- **SOURCE TEXT**:

So, you know, this is really cutting at the heart and soul of Ohio, you know. It is hard to describe the gravity of this problem. We have children's services who are overflowing in foster care with children because one or both parents are drug addicts. Fifty percent of all the kids in foster care in Ohio are there because one or both parents are drug addicts. We've got emergency rooms that are overflowing. We've got coroners who simply have run out of money and, you know, it's hard for them to even do the autopsies. It's hard for them to even find space. So it's a tragic problem.

BERMAN: Indeed. Yes, the numbers - and the numbers are devastating. The numbers are simply devastating, Mr. Attorney General. And some of the statistics you cite in your own suit, you know, in 2012, for instance, opioid prescriptions in Ohio, 68 pills a year for every resident, including children. That is staggering.

But as to the suit itself, why take it up with the manufacturers and not the distributors? Why not go after the people getting these drugs out there or the doctors or the hospitals prescribing them?

DEWINE: Well, we have not said we're not going to go after the distributors, but we looked at this evidence, I've looked at it very long and hard and made the decision that we clearly feel that we, you know, we have the evidence to prove this in court. And that's why we have filed.

What they - you have to understand, what they did is they targeted general practitioner doctors. That's who they went after. They did not really go after the pain specialists. They go to the people you and I would go in to see about any kind of problem. They set up basically fake groups or groups that they funded that were supposed to be impartial, very similar to what the tobacco industry did, and they funded them and these groups, of course, you know, were promoting the product and saying it's not very addicting. You know, their sales reps were going out and telling doctors, this is really not very addicting. So they -

HARLOW: Mr. Attorney General -

DEWINE: Grossly understated the danger.

HARLOW: Mr. Attorney General, not to interrupt, but we're running out of time and I want to get you on this.

DEWINE: Sure. Sure.

HARLOW: President Trump has promised - well, it was a big campaign promise, I will stem this - you know, I will stem this wave, this epidemic, I will help find a solution for this.

Looking at the Trump budget that's been proposed, it indicates that the Office of the National Drug Policy will receive cuts. And a recent "Politico" report notes that the 2018 budget proposal by the White House would slash funding significantly to the Substance Abuse and Mental Health Administration. Those are the vehicles through which help comes to people in your state that is reeling right now. Would you support any cuts to either of those departments?

DEWINE: Well, we certainly need more help. And one of the things that Senator Portman has done and other senators have done is to pass a bill last year, very, very significant. We're starting to see the results of that as some money is coming back to Ohio.

So, no, everybody has to be involved in this fight. And one of the things that I said yesterday is the fact that we have filed this lawsuit against the five pharmaceutical companies should not in any way tell anyone in Ohio or anyplace else that we need to stop doing what we're doing. The story in Ohio is that while this tsunami continues to come, we've got people in many counties, many communities who are doing great work.

[09:55:16] BERMAN: Yes.

DEWINE: They need to keep doing that and we need to keep encouraging them to do that.

BERMAN: This is something that needs to be handled nationally as well. It's a national crisis. We all need to pitch in.

Attorney General Mike DeWine of Ohio, thanks so much for being with us. Really appreciate your time, sir.

HARLOW: Thank you.

DEWINE: Thank you.

BERMAN: All right, we have some new pictures coming in right now. Check this out. A family photo of the U.S. Supreme Court. This is the first time they have been filmed sitting like this, the new Supreme Court with the new junior justice standing in the right in the back there, Neil Gorsuch. You can see all the junior justices standing in the back row with the Chief Justice John Roberts right there in the middle. They look like a happy family.

HARLOW: There you go.

All right, we're going to take a quick break. We'll be right back.

- **TASK REQUIREMENTS**: From the interview transcript, list every person named who is not one of its three speakers.

- **EXCERPTED RECORDS**:

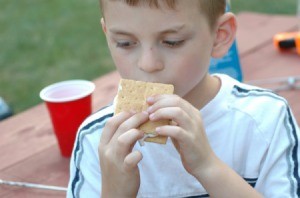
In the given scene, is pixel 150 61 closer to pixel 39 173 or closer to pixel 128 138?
pixel 128 138

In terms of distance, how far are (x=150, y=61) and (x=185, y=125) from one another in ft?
0.50

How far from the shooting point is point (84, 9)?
552 centimetres

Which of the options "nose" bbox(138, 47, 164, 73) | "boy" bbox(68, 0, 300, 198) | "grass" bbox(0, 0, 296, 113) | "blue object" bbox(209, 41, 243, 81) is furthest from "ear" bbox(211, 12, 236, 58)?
"grass" bbox(0, 0, 296, 113)

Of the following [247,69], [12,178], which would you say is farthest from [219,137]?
[247,69]

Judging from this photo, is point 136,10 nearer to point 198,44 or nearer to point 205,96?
point 198,44

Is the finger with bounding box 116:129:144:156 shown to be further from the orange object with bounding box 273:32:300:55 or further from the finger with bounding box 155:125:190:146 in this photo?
the orange object with bounding box 273:32:300:55

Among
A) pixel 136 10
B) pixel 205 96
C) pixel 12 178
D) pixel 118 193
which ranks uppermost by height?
pixel 136 10

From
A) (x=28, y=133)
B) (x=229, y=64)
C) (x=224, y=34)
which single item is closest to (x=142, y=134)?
(x=224, y=34)

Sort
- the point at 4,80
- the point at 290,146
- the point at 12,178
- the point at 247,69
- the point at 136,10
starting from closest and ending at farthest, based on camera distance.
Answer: the point at 136,10
the point at 290,146
the point at 12,178
the point at 247,69
the point at 4,80

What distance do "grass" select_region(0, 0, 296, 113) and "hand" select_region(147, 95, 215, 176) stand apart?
8.62 ft

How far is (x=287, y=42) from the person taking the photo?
2320mm

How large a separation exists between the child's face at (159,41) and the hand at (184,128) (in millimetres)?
76

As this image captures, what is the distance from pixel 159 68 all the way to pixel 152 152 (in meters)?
0.27

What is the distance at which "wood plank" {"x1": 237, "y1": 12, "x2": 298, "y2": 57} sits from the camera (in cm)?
246
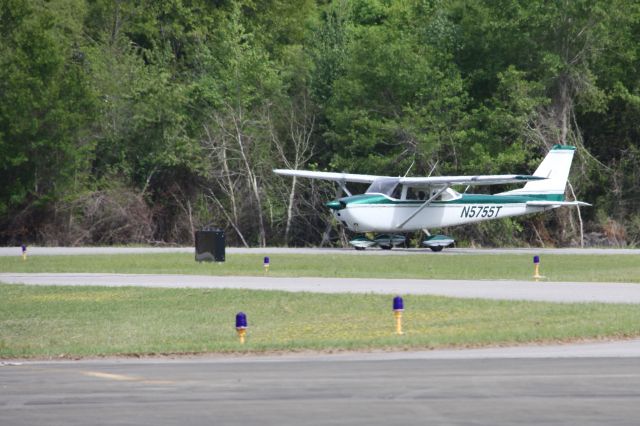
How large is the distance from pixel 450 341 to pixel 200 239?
1880cm

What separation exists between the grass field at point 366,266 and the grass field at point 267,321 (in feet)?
3.42

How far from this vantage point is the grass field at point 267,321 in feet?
56.3

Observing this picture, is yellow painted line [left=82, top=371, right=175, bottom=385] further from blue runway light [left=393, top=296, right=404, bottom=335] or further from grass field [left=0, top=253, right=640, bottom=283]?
grass field [left=0, top=253, right=640, bottom=283]

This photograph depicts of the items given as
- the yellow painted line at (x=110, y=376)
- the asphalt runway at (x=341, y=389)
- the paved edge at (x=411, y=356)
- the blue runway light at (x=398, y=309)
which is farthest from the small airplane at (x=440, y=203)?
the yellow painted line at (x=110, y=376)

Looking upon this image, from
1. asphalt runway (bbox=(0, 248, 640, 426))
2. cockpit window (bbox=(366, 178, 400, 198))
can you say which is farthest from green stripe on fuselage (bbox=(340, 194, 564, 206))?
asphalt runway (bbox=(0, 248, 640, 426))

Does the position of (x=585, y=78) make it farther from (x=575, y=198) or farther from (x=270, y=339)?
(x=270, y=339)

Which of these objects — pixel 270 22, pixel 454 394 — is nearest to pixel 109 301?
pixel 454 394

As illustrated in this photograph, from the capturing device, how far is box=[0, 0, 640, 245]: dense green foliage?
5025 cm

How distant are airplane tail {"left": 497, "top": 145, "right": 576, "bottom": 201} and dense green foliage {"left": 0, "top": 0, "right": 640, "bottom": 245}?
13.2ft

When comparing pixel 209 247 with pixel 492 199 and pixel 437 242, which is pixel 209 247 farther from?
pixel 492 199

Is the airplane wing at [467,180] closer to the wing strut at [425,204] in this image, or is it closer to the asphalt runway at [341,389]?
the wing strut at [425,204]

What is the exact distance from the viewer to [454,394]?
11.8m

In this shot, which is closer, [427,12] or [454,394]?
[454,394]

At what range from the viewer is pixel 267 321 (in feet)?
67.1
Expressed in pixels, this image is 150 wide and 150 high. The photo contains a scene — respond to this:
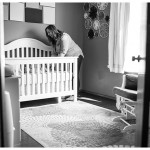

- **SOLUTION FOR THIS TASK**: President Trump, Senator Portman, Neil Gorsuch, Chief Justice John Roberts